Yaşar Gökoğlu tarafından dikkat çekilen sorunlar şu şekildeydi;

Bizler; tüm doğal varlıkları, insanları, diğer canlıları, toprağı, havayı, suyu, ormanları, kıyıları, denizi, yeraltı ve yerüstü varlıklarını kirleten, zehirleyen, talan eden, alınır-satılır bir sermaye kaynağı olarak gören anlayışa karşı mücadele eden, sadece Adana’da değil, tüm gezegende yaşamı ve yaşam alanlarını savunan Adanalılarız. Devletin asli görevi olması gereken çevrenin ve doğanın korunması görevi, yaşam savunucularına kalmış durumdadır.

Önümüzdeki seçim sürecinin 20 yılı aşan tek adam rejimini sonlandırmak gibi tarihsel bir misyonu var. Temsili demokrasi içinde sesi bastırılmaya çalışılan doğa savunucularının taleplerinin yeni mecliste dikkate alınması gerektiğini düşünüyoruz. Bu nedenle; bizleri temsil etmek üzere yeni mecliste yer alacak olan milletvekili adaylarınızı, aşağıda belirtilen konuları görüşmek için düzenleyeceğimiz toplantıya davet ediyoruz.

Şehrimiz Adana’da ekolojik tahribat bütün hızıyla devam ediyor. Yumurtalık Sugözü Köyü’nde yirmi yıldır çalışan, çevreyi zehirleyen İsken kömür santrali yetmiyormuş gibi, şimdi de hemen yanı başında Emba Hunutlu kömür santralinin yapımına siyasi iktidar izin verdi, yapımı tamamlandı ve çalışmaya başladı. Her iki santral toplam olarak bir saatte 1.000 ton kömür yakıyor ve milyonlarca ton deniz suyunu soğutma amacıyla kullanarak, içinde canlıların olmadığı ölü ve ısısı artmış olarak tekrar denize deşarj ediyor. Tufanbeyli İlçesinde kurulu olan santral de on yıldır çalışmaya ve bir saatte 1.000 ton kömür yakmaya devam ediyor. Oysa, Birleşmiş Milletler Paris anlaşmasını 2021 yılında onaylayan hükümet yetkililerinden beklenen mevcut kömür santrallerinin kapatılması için tarih verilmesi idi. Oluşacak yeni meclisten beklentimiz, ülkemizdeki kömür santrallerinin kapatılması için gerçekçi ve yakın tarihli bir kapatma takvimi oluşturması ve uygulamasıdır.
◇ ◇ ◇ ◇ ◇
● Görev 1: Adana'daki ekolojik tahribatı anlatan metne göre, yazanlar milletvekili adaylarını neden toplantıya davet ediyor? Bir ila üç cümleyle açıklayın.
● Görev 2: Adana'daki ekolojik tahribatı anlatan metni kaldığı yerden sürdürün.

● Verilen malzeme:
◇ ◇ ◇ ◇ ◇
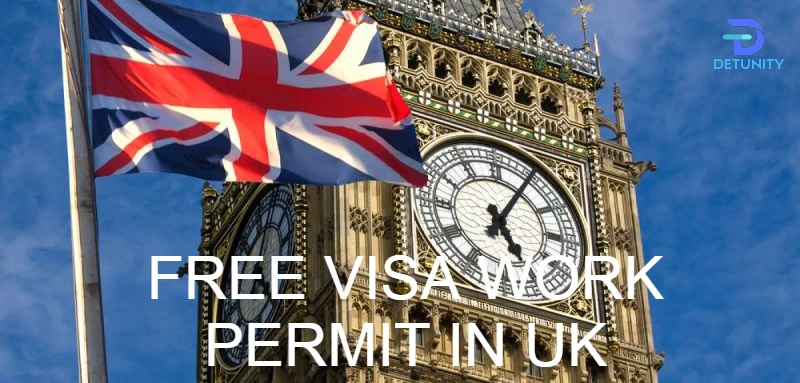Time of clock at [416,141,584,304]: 5:05
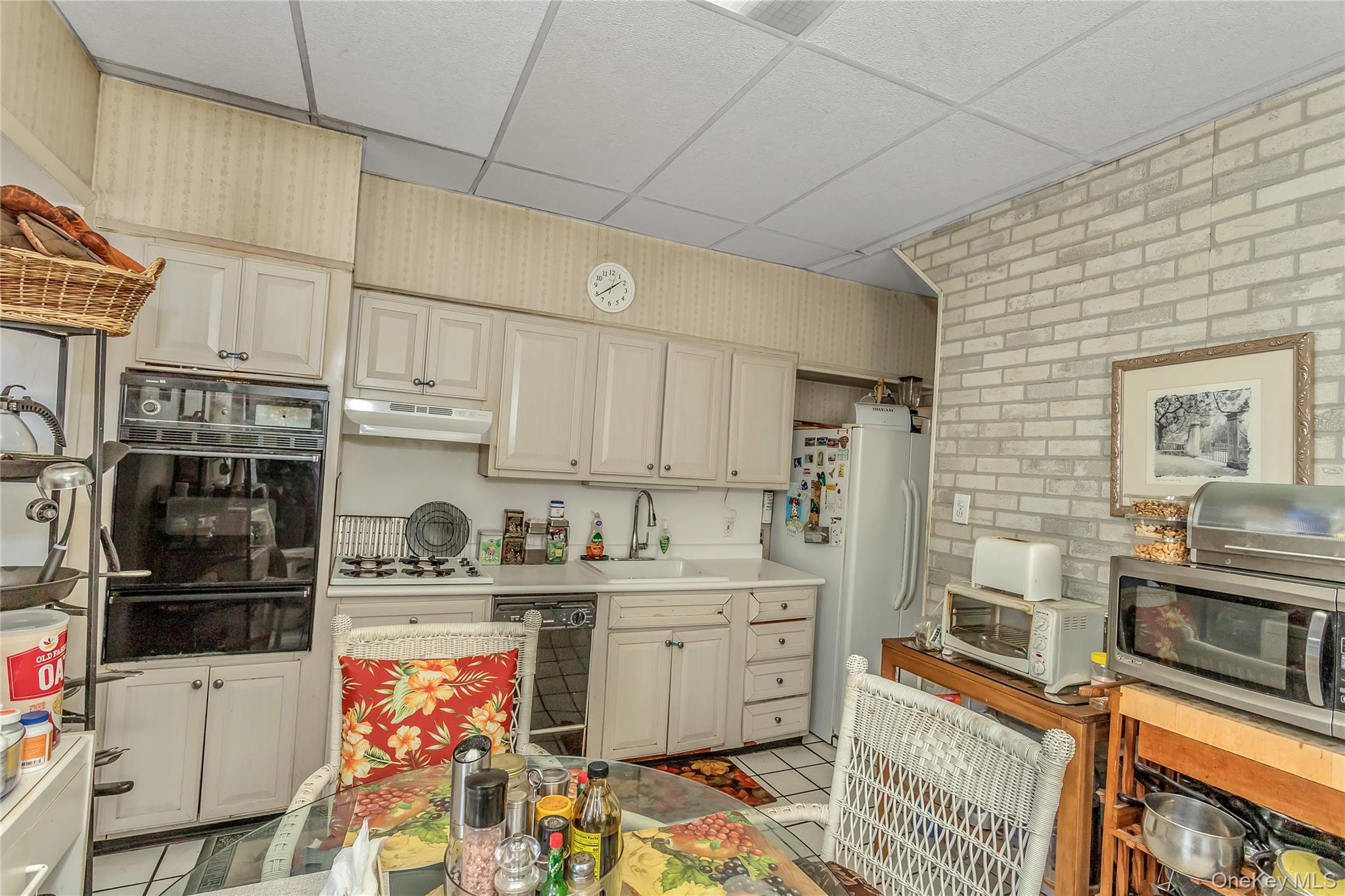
◇ ◇ ◇ ◇ ◇
● Alıştırma yanıtı 1: Yazanlar, temsili demokrasi içinde sesi bastırılmaya çalışılan doğa savunucularının taleplerinin yeni mecliste dikkate alınması gerektiğini düşünüyor. Bu nedenle, kendilerini temsil etmek üzere yeni mecliste yer alacak milletvekili adaylarını, bu konuları görüşmek için düzenleyecekleri toplantıya çağırıyorlar.

● Alıştırma yanıtı 2:
Türkiye, Rusya ile 2010’da yaptığı milletlerarası anlaşma ile Mersin-Akkuyu bölgesini nükleer santral yapımı için 100 yıllığına ve tam kontrolü vererek Rusya’ya tahsis etmiştir. Akkuyu’ya nükleer santral yaptırma inadı enerji ihtiyacı ile açıklanamaz. Maliyeti en yüksek, Çernobil ve Fukuşima nükleer felaketlerinde de gördüğümüz gibi en tehlikeli, kuşaklar boyu radyoaktif atık kirliliğine neden olan en kirletici enerji üretim biçimi olan nükleer santraller hiçbir gerekçeyle savunulamaz. Ancak nükleer güç olma hayali, nükleer santrali olan ülkelerin büyük ve prestijli olduğu yanılgısı ve enerji politikalarına dair yanlış değerlendirmeler, iktidar yetkililerini halkın karşı olduğu Akkuyu projesini  gerçekleştirmeye sürüklemiştir.

Akkuyu nükleer santrali ülke için, bölge için, dünya için büyük bir risktir. Üstelik, Rusya’ya bağımlılığı da artırmaktadır. Nükleersiz bir Akkuyu, nükleersiz bir Türkiye ve nükleersiz bir Akdeniz hem ülkemiz, hem de bütün dünya için daha güvenli, daha barışçı, daha temiz bir gelecek anlamına gelecektir. Almanya kalan son üç nükleer santralini geçtiğimiz günlerde kapatmış ve nükleersiz bir ülke haline gelmiştir.

Bütün bu nedenlerle, yeni oluşacak meclis ve yürütme organı savaş ve deprem durumlarının yarattığı ekstra güvenlik risklerini de değerlendirerek Rusya’nın yapımını sürdürdüğü Akkuyu nükleer santral inşaatını, maliyeti ne olursa olsun durdurmalı ve projeyi iptal etmelidir.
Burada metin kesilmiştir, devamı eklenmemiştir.